Security expert Eugene Kaspersky has said that cyber weapons may be "cleaner" than traditional weapons but they are "much worse" and very difficult to protect against.

Eugene Kaspersky Duqu 2
Eugene Kaspersky, on stage at DLD 2013 where he called cyber weapons cleaner but much worse than traditional weapons. (Image: Mikko Hypponen/Twitter) Mikko Hypponen/Twitter

Speaking at the DLD 2013 conference, Kaspersky made the comments during a debate with Mikko Hypponen, chief security researcher with security company F-Secure. Hypponen agreed that cyber-weapons developed by nation-states were going to be very hard to protect against.

"Attribution is one of the biggest challenges in this area - and one of the strengths [for governments] as [they] can launch [a cyber-weapon] and then deny it. [The] difficultly of attribution is that it is very easy to leave false flags, or false leads," Hypponen said.

Hypponen added that what set cyber-weapons apart from traditional weapons was the fact that anyone could get their hands on one of these weapons, unlike a nuclear bomb, missiles or tanks which only armies would have access to.
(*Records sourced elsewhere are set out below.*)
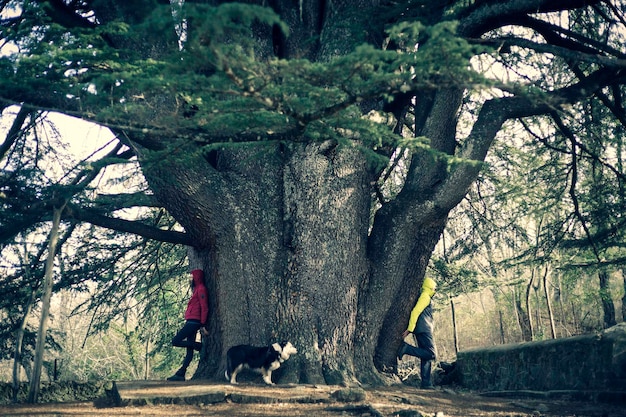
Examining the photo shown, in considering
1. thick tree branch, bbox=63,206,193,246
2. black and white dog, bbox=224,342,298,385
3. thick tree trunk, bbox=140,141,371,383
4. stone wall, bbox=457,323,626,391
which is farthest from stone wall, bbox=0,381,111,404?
stone wall, bbox=457,323,626,391

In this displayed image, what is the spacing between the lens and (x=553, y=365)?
8.95 metres

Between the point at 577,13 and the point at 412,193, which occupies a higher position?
the point at 577,13

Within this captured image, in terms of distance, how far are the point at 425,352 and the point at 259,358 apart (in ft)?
9.66

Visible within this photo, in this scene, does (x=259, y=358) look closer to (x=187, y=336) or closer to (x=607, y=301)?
(x=187, y=336)

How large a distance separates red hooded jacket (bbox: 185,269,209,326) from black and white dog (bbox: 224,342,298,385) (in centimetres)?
126

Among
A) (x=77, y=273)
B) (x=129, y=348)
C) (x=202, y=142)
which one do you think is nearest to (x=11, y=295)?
(x=77, y=273)

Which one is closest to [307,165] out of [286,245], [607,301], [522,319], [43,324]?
[286,245]

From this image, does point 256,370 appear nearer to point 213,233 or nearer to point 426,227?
point 213,233

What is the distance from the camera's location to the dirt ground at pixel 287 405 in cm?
664

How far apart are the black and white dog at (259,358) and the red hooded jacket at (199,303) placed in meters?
1.26

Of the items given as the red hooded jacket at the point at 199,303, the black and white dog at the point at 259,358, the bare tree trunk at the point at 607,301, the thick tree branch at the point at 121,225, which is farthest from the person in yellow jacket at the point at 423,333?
the bare tree trunk at the point at 607,301

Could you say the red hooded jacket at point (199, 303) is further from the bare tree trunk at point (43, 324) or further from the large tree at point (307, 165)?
the bare tree trunk at point (43, 324)

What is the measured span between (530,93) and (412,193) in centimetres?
353

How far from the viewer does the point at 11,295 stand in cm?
1078
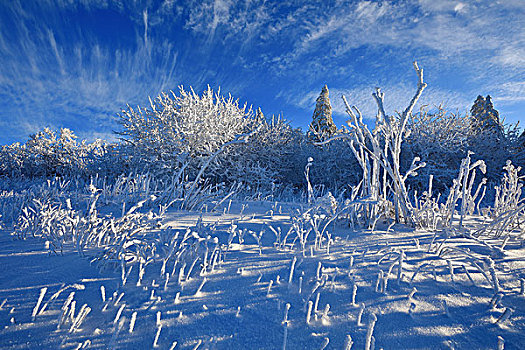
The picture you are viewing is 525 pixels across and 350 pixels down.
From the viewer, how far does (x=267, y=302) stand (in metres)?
1.19

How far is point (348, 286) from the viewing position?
1317mm

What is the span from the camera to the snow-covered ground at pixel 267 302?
0.96m

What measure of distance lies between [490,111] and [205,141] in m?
21.5

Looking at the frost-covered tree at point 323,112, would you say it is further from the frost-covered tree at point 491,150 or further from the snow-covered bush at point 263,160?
the frost-covered tree at point 491,150

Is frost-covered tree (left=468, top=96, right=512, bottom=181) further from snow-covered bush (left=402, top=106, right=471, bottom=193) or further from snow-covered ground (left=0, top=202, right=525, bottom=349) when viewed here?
snow-covered ground (left=0, top=202, right=525, bottom=349)

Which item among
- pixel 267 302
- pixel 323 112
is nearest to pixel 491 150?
pixel 267 302

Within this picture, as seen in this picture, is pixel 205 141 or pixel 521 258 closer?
pixel 521 258

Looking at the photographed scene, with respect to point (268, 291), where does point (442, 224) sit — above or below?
above

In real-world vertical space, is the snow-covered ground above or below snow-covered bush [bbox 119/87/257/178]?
below

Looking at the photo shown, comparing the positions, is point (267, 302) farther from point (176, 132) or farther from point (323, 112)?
point (323, 112)

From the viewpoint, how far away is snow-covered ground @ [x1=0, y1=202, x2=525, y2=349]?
3.16 feet

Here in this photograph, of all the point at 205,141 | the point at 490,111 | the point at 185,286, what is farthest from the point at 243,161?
the point at 490,111

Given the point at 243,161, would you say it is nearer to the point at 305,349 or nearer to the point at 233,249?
the point at 233,249

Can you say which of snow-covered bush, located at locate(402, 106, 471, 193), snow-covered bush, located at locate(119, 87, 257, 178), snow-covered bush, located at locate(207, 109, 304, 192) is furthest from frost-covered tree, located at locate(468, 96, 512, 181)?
snow-covered bush, located at locate(119, 87, 257, 178)
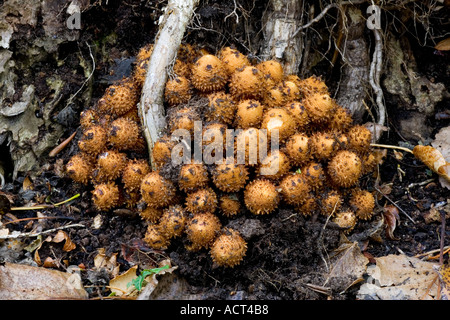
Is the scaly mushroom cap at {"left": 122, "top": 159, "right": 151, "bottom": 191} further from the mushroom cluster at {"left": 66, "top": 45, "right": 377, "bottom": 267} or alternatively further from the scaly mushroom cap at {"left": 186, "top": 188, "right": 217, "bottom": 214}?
the scaly mushroom cap at {"left": 186, "top": 188, "right": 217, "bottom": 214}

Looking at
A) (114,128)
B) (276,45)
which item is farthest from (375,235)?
(114,128)

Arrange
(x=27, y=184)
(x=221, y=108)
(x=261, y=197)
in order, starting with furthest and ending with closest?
(x=27, y=184)
(x=221, y=108)
(x=261, y=197)

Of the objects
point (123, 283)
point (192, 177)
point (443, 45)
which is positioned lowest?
point (123, 283)

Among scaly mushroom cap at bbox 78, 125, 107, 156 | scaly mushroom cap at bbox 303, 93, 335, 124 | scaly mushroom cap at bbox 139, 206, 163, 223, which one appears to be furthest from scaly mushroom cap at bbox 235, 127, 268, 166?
scaly mushroom cap at bbox 78, 125, 107, 156

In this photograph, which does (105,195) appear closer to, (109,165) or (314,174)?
(109,165)

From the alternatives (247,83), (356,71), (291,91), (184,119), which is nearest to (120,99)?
(184,119)

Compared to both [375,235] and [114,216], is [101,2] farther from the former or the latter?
[375,235]
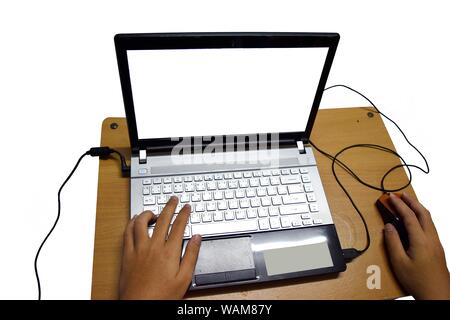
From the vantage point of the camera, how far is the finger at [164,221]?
67cm

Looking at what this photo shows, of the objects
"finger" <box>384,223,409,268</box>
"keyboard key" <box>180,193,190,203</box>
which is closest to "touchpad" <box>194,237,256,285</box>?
A: "keyboard key" <box>180,193,190,203</box>

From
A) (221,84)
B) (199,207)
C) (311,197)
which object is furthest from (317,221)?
(221,84)

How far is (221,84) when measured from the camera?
27.1 inches

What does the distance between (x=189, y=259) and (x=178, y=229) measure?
0.21 ft

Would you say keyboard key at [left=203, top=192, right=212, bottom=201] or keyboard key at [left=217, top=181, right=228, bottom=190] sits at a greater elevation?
keyboard key at [left=217, top=181, right=228, bottom=190]

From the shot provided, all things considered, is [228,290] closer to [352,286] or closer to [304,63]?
[352,286]

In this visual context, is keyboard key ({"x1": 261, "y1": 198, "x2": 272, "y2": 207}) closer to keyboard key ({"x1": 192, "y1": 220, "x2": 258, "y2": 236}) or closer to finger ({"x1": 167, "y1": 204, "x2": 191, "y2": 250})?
keyboard key ({"x1": 192, "y1": 220, "x2": 258, "y2": 236})

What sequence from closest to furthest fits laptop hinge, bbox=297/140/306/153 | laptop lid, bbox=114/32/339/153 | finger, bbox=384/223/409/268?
1. laptop lid, bbox=114/32/339/153
2. finger, bbox=384/223/409/268
3. laptop hinge, bbox=297/140/306/153

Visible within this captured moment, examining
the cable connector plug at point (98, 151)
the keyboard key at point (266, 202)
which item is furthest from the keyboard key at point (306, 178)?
the cable connector plug at point (98, 151)

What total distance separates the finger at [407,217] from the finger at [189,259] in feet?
1.50

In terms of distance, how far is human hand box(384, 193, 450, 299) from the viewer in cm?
67

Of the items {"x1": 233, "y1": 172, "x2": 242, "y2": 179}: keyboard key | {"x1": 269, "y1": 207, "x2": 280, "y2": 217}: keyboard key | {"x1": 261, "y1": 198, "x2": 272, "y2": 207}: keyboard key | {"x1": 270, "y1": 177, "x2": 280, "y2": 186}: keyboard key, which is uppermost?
{"x1": 233, "y1": 172, "x2": 242, "y2": 179}: keyboard key

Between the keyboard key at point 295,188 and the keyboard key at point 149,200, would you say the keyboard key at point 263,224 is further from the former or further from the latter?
the keyboard key at point 149,200

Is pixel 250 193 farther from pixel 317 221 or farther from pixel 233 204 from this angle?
pixel 317 221
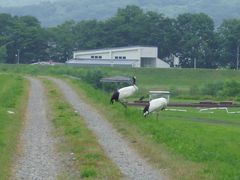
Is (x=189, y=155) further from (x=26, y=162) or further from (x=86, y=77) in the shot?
(x=86, y=77)

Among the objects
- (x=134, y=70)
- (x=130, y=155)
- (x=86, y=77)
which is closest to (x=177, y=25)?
(x=134, y=70)

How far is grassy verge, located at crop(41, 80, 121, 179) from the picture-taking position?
12.6 m

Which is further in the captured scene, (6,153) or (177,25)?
(177,25)

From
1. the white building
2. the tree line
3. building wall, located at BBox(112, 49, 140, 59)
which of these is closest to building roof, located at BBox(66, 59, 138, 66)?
the white building

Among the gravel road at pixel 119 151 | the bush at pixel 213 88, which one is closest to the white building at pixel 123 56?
the bush at pixel 213 88

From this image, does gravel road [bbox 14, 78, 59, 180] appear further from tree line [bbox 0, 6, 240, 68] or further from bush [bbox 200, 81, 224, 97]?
tree line [bbox 0, 6, 240, 68]

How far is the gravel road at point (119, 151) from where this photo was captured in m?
13.0

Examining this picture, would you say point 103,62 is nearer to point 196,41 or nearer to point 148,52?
point 148,52

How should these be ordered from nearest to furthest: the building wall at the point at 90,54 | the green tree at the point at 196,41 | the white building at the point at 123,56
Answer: the white building at the point at 123,56, the building wall at the point at 90,54, the green tree at the point at 196,41

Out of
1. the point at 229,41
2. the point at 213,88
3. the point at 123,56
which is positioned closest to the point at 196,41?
the point at 229,41

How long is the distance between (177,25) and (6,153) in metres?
115

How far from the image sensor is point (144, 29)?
130 meters

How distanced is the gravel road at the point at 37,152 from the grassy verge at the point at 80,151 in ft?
0.81

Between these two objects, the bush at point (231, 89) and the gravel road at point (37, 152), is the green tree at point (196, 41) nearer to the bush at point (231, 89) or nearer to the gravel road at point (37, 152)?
the bush at point (231, 89)
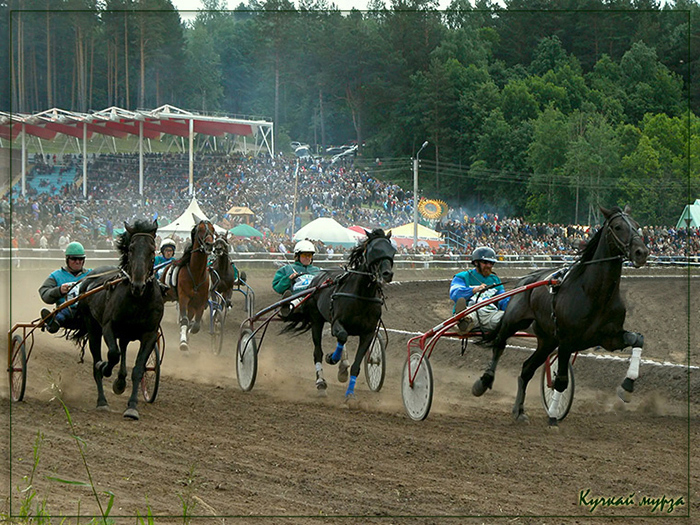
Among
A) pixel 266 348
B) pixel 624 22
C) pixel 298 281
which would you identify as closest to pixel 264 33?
pixel 298 281

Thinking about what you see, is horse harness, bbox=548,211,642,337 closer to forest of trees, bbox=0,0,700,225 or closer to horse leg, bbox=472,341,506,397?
horse leg, bbox=472,341,506,397

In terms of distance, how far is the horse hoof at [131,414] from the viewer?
6793mm

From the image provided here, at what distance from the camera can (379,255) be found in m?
7.67

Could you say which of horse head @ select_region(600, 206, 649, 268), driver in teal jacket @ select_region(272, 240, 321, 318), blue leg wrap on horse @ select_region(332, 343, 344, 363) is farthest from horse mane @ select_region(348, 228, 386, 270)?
horse head @ select_region(600, 206, 649, 268)

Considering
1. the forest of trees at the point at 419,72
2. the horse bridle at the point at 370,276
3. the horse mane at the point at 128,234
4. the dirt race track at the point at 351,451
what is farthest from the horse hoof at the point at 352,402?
the forest of trees at the point at 419,72

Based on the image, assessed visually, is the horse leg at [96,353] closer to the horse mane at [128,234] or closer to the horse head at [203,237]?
the horse mane at [128,234]

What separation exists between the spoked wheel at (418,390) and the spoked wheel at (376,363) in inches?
46.7

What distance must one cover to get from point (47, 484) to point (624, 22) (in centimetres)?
598

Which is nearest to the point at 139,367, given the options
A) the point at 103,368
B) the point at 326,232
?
the point at 103,368

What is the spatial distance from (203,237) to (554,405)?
5.80 metres

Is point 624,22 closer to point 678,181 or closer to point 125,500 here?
point 125,500

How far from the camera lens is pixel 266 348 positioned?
516 inches

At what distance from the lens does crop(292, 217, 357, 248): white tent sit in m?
18.8

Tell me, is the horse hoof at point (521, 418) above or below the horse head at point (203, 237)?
below
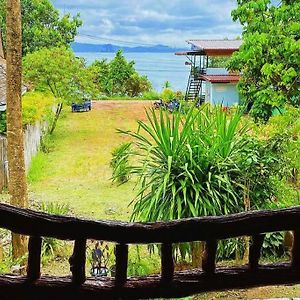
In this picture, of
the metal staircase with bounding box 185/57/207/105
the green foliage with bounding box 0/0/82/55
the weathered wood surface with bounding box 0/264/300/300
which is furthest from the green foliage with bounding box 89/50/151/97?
the weathered wood surface with bounding box 0/264/300/300

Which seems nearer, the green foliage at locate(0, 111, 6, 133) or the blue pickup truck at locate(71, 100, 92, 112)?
the green foliage at locate(0, 111, 6, 133)

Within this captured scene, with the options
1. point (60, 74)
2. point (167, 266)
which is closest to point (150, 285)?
point (167, 266)

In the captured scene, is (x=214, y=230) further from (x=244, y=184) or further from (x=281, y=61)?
(x=281, y=61)

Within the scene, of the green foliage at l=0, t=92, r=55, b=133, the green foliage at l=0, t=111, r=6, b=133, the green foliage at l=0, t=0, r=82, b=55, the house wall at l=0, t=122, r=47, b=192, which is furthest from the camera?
the green foliage at l=0, t=0, r=82, b=55

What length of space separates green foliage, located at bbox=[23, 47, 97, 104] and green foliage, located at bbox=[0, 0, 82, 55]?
20 cm

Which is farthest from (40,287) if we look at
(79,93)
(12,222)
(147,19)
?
(79,93)

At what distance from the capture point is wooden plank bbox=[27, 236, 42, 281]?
0.58 m

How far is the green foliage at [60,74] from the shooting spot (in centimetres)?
653

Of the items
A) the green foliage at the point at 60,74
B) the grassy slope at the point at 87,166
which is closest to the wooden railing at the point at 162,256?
the grassy slope at the point at 87,166

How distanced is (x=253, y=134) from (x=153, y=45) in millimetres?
922

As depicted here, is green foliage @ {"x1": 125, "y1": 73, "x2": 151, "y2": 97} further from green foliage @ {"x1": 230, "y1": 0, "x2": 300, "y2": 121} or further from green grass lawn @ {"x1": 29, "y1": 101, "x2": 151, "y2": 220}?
green foliage @ {"x1": 230, "y1": 0, "x2": 300, "y2": 121}

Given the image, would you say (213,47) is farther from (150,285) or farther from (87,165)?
(150,285)

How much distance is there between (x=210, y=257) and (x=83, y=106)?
6987mm

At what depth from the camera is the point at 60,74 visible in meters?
6.76
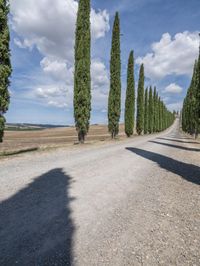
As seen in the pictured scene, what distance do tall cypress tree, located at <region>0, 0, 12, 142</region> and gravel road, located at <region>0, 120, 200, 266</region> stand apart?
580 cm

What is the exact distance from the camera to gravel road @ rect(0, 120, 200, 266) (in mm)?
3291

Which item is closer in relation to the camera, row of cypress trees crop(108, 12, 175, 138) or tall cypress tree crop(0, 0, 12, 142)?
tall cypress tree crop(0, 0, 12, 142)

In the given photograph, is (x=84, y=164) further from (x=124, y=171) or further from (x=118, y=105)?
(x=118, y=105)

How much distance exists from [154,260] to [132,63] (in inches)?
1445

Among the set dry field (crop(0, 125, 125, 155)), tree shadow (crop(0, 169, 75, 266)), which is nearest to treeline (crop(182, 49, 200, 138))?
dry field (crop(0, 125, 125, 155))

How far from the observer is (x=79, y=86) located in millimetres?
21016

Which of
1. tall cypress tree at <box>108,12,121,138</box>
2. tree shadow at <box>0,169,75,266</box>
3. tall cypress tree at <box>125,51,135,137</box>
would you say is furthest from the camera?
tall cypress tree at <box>125,51,135,137</box>

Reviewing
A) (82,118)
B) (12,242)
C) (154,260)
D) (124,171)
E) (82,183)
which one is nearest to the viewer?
(154,260)

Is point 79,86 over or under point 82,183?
over

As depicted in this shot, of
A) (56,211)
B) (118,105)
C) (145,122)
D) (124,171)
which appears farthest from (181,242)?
(145,122)

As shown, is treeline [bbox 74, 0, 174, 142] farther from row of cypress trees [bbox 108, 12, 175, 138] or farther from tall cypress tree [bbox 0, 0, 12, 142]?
tall cypress tree [bbox 0, 0, 12, 142]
The debate in Munich comes just one week after Kaspersky Labs announced the discovery of Red October, a highly complex piece of malware which was used by the owners to spy on embassies, diplomats, scientific organisations and other government organisations for five years without being detected.

It is unclear who is behind this attack, and Kaspersky said there were three possible creators in his opinion. The first possibility is a nation-state, though the fact the malware was written in Russian didn't automatically mean Russia was behind the attack.

Anonymous

The second possibility would be a hacktivist group like Anonymous, who could use the sensitive data stolen to advance their operations around the globe. Finally, Kaspersky said that criminals could be behind the attack, selling the classified data to anyone from fellow criminals to governments looking for information on a neighbouring state.

However Hypponen doesn't consider this to be an act of cyber-warfare: "Spying is not war, espionage is not warfare. The fact we have a lot of online espionage - such as Red October - is not warfare, it's spying. [Cyber] warfare is targeting critical infrastructure, because our infrastructure is run by computers."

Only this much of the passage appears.